How to run locally (non-Docker)

  1. Install dependencies:
    • npm ci
  2. Start Postgres (local or Supabase) and set DATABASE_URL.
  3. Run migrations:
    • npm run db:migrate
  4. Start dev server:
    • npm run start:dev

Migrations

  • Database schema changes are managed via migrations.
  • Migrations are designed to be deterministic and safe to run in CI and production.
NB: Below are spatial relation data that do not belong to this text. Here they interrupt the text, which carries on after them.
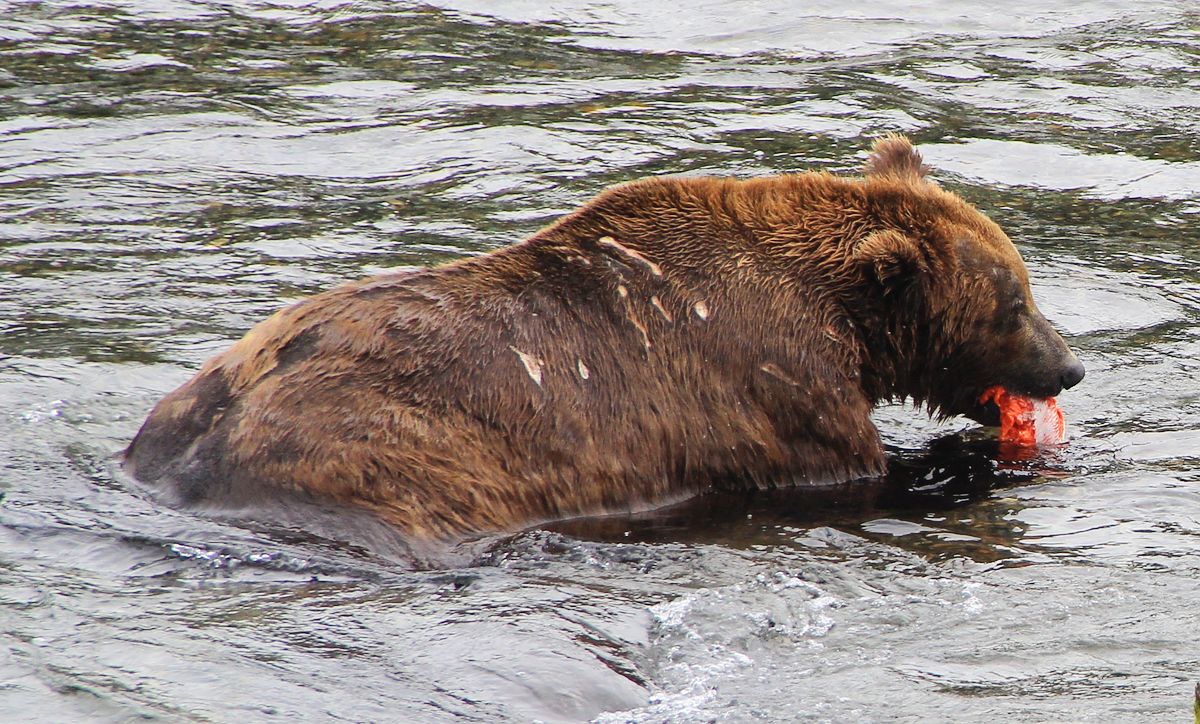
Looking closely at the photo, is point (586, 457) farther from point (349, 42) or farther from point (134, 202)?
point (349, 42)

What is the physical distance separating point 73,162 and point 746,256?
5.89m

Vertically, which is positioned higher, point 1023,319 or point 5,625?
point 1023,319

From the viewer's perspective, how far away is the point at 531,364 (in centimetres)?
684

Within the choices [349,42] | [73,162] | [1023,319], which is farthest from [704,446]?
[349,42]

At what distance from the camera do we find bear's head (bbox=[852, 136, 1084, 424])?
7516mm

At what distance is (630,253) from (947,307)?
1449 mm

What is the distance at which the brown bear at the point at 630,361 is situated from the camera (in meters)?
6.47

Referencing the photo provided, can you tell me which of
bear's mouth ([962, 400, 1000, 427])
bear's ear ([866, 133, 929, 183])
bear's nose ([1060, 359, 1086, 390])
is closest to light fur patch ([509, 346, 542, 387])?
bear's ear ([866, 133, 929, 183])

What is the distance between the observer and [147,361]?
8.53 meters

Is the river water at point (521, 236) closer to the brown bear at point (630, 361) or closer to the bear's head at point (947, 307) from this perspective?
the brown bear at point (630, 361)

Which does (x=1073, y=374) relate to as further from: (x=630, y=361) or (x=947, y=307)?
(x=630, y=361)

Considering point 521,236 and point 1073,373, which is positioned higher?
point 521,236

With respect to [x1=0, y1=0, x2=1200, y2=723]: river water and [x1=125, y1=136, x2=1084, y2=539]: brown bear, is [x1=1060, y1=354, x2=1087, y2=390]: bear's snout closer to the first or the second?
[x1=125, y1=136, x2=1084, y2=539]: brown bear

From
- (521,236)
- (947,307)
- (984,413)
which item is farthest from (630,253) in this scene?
(521,236)
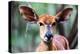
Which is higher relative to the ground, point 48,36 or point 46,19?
point 46,19

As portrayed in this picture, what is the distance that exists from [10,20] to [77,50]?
758mm

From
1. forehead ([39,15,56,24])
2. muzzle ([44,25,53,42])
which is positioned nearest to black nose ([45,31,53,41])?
muzzle ([44,25,53,42])

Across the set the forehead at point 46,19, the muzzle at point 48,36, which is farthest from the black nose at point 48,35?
the forehead at point 46,19

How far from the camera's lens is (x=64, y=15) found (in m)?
1.71

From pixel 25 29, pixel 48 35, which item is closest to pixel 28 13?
pixel 25 29

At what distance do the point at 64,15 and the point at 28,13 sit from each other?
Answer: 0.38 metres

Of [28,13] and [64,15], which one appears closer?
[28,13]

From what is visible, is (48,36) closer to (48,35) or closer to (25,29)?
(48,35)

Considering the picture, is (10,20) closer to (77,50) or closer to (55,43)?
(55,43)

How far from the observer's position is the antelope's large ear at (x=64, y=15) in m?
1.68

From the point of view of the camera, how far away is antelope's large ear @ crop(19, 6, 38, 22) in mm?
1565

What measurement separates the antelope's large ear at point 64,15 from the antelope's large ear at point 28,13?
0.24m

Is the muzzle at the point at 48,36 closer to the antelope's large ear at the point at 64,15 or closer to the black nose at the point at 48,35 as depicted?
the black nose at the point at 48,35

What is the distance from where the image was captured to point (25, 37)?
1556 mm
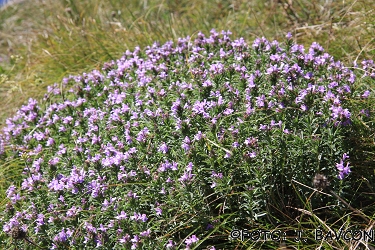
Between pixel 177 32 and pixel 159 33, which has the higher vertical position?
pixel 159 33

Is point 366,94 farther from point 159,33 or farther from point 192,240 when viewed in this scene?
point 159,33

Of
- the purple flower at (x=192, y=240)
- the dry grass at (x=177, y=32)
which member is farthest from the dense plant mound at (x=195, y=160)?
the dry grass at (x=177, y=32)

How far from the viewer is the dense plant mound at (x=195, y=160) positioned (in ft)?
9.41

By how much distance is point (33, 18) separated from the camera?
27.9 feet

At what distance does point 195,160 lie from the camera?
296 cm

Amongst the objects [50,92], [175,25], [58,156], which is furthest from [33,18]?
[58,156]

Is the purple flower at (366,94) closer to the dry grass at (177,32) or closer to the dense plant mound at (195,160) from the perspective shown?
the dense plant mound at (195,160)

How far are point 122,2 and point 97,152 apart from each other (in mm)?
4490

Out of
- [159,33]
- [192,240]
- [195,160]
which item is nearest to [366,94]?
[195,160]

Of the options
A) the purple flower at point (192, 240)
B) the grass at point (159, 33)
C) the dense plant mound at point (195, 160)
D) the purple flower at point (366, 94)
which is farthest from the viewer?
the grass at point (159, 33)

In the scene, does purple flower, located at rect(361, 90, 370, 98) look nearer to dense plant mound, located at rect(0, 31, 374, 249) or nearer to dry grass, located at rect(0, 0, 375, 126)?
dense plant mound, located at rect(0, 31, 374, 249)

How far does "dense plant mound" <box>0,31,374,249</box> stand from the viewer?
2.87 m

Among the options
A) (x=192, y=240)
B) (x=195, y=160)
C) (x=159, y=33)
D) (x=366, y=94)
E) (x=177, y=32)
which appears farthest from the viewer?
(x=177, y=32)

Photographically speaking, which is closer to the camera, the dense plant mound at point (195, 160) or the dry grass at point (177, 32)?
the dense plant mound at point (195, 160)
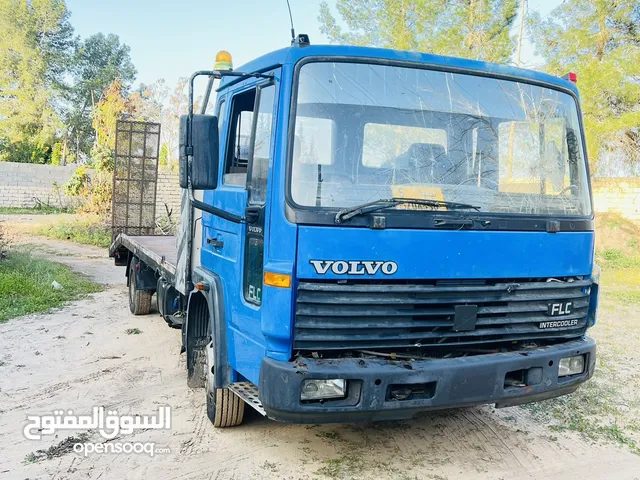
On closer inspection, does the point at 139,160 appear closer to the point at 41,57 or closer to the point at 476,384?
the point at 476,384

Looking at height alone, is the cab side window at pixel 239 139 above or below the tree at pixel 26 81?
below

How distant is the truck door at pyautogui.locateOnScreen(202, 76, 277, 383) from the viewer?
11.3ft

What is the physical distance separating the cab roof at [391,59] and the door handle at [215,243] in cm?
111

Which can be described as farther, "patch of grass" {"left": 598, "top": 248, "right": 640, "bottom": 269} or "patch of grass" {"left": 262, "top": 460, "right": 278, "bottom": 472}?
"patch of grass" {"left": 598, "top": 248, "right": 640, "bottom": 269}

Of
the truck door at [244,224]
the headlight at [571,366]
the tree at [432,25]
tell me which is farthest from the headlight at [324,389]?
the tree at [432,25]

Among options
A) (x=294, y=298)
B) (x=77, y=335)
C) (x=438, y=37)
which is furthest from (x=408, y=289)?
(x=438, y=37)

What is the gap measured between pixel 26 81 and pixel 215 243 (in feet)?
108

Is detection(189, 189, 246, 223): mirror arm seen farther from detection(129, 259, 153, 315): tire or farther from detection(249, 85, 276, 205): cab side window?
detection(129, 259, 153, 315): tire

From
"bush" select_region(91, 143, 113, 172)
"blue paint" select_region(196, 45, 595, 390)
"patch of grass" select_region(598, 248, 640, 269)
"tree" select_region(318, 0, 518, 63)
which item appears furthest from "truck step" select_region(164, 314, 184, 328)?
"bush" select_region(91, 143, 113, 172)

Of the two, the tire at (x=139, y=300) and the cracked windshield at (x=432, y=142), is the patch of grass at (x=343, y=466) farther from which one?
the tire at (x=139, y=300)

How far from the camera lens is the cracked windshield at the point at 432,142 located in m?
3.33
Commands (to be implemented):

  • npm run db:migrate — applies migrations
  • npm run db:rollback — rolls back last migration (where supported)

Tests

Basic automated tests will include:

  • unit tests for services (auth and RBAC checks)
  • integration tests for controllers with a test database

Commands:

  • npm test
  • npm run test:e2e

CI (GitHub Actions)

CI pipeline will:

  • install dependencies (npm ci)
  • run lint/typecheck
  • run tests
  • optionally run migrations against a CI Postgres service

This ensures changes are safe and keeps the repository portfolio-grade.


Deploy to Vercel

This API is designed to be deployable to Vercel with these constraints:

  • Ensure environment variables are configured in Vercel:

    • DATABASE_URL
    • JWT_ACCESS_SECRET
    • JWT_ACCESS_TTL_SECONDS
  • Use a managed Postgres provider:

    • Supabase Postgres (recommended)
    • AWS RDS Free Tier Postgres
  • Migrations strategy:

    • run migrations as part of CI/CD before deployment, or as a controlled release step

Notes:

  • Vercel serverless environments can be sensitive to connection pooling; using a provider/pooler is recommended.

Security considerations

This project aims for strong security defaults:

  • Passwords: stored as salted hashes using a modern KDF (argon2 recommended).
  • JWT secrets: must be long and random; rotated via environment management.
  • Least privilege: role checks enforced via guards and service-level invariants.
  • Tenant isolation: every query is scoped by organization_id.
  • Input validation: DTO validation rejects unknown/invalid fields.
  • Error handling: centralized filter prevents leaking stack traces.
  • Auditability (planned within scope): record created_by_user_id for domain entities.
  • Rate limiting (optional if time permits): protect login endpoints.